■ **YOUR OBJECTIVE**
Reproduce the passage below on a director's failure to take reasonable steps over unpaid group tax, word for word and in full.

■ **PASSAGE**
▽
86 Subsection (4) of s222AOJ, defining "reasonable", provides little guidance as to what is "reasonable" in the present case. However, insofar as the definition requires that regard be had to "all other relevant circumstances", these would certainly include the matters set out by Handley JA at [58] and [59]. Important amongst these was the failure of the appellant, knowing of the company's financially precarious position, to take steps to verify that the payments were being made on the due dates, beyond seeking assurances to that effect from Mr Aitken, the finance director and insolvency expert. The appellant did not suspect Mr Aitken of wrongdoing nor on the evidence has it been shown that he had reason to do so. Still the appellant made no enquiry beyond Mr Aitken. He did not call for proof from Mr Aitken or anyone else that the group tax had been received by the Tax Department. Given that achieving that outcome fell on each director, the appellant was not excused from going further, especially knowing the parlous state of the company and the criticality that the group tax be paid on its due date. Moreover, the combination of s222AOJ(3) and s222AOB(1)(a) required that the appellant ensure the directors, therefore Mr Aitken as well as himself, take all reasonable steps to bring about the outcome in s222AOB(1)(a), not merely seek assurances from Mr Aitken in that regard. This he failed to do.
△
■ **STORED DATA**
▽
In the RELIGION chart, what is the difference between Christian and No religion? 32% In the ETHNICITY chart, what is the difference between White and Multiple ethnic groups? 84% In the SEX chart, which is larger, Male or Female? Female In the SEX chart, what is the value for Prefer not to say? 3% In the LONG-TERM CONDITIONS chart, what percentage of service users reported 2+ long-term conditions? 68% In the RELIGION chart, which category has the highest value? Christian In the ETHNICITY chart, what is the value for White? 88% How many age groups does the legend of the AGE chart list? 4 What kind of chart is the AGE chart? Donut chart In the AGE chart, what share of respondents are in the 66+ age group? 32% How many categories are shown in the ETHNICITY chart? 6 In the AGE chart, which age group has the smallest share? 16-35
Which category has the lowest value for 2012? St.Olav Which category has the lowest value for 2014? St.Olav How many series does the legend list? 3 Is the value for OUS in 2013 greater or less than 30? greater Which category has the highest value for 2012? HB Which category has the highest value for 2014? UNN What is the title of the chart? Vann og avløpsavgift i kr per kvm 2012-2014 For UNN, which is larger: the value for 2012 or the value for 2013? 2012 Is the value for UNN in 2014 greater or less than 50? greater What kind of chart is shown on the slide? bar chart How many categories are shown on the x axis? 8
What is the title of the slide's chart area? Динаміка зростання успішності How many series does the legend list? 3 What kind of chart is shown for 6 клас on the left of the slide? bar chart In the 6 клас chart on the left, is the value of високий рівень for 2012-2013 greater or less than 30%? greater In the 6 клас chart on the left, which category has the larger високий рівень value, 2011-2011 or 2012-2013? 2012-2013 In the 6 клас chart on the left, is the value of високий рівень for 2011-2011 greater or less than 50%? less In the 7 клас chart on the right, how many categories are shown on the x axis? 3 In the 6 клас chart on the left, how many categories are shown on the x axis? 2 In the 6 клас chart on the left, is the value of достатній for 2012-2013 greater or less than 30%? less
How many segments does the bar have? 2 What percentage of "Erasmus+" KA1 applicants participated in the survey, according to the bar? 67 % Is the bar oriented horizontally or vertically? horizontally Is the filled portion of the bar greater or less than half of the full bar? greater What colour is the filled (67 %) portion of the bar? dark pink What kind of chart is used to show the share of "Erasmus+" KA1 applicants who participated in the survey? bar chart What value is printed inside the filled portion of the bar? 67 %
△
■ **REPLY TO THE TASK**
86 Subsection (4) of s222AOJ, defining "reasonable", provides little guidance as to what is "reasonable" in the present case. However, insofar as the definition requires that regard be had to "all other relevant circumstances", these would certainly include the matters set out by Handley JA at [58] and [59]. Important amongst these was the failure of the appellant, knowing of the company's financially precarious position, to take steps to verify that the payments were being made on the due dates, beyond seeking assurances to that effect from Mr Aitken, the finance director and insolvency expert. The appellant did not suspect Mr Aitken of wrongdoing nor on the evidence has it been shown that he had reason to do so. Still the appellant made no enquiry beyond Mr Aitken. He did not call for proof from Mr Aitken or anyone else that the group tax had been received by the Tax Department. Given that achieving that outcome fell on each director, the appellant was not excused from going further, especially knowing the parlous state of the company and the criticality that the group tax be paid on its due date. Moreover, the combination of s222AOJ(3) and s222AOB(1)(a) required that the appellant ensure the directors, therefore Mr Aitken as well as himself, take all reasonable steps to bring about the outcome in s222AOB(1)(a), not merely seek assurances from Mr Aitken in that regard. This he failed to do.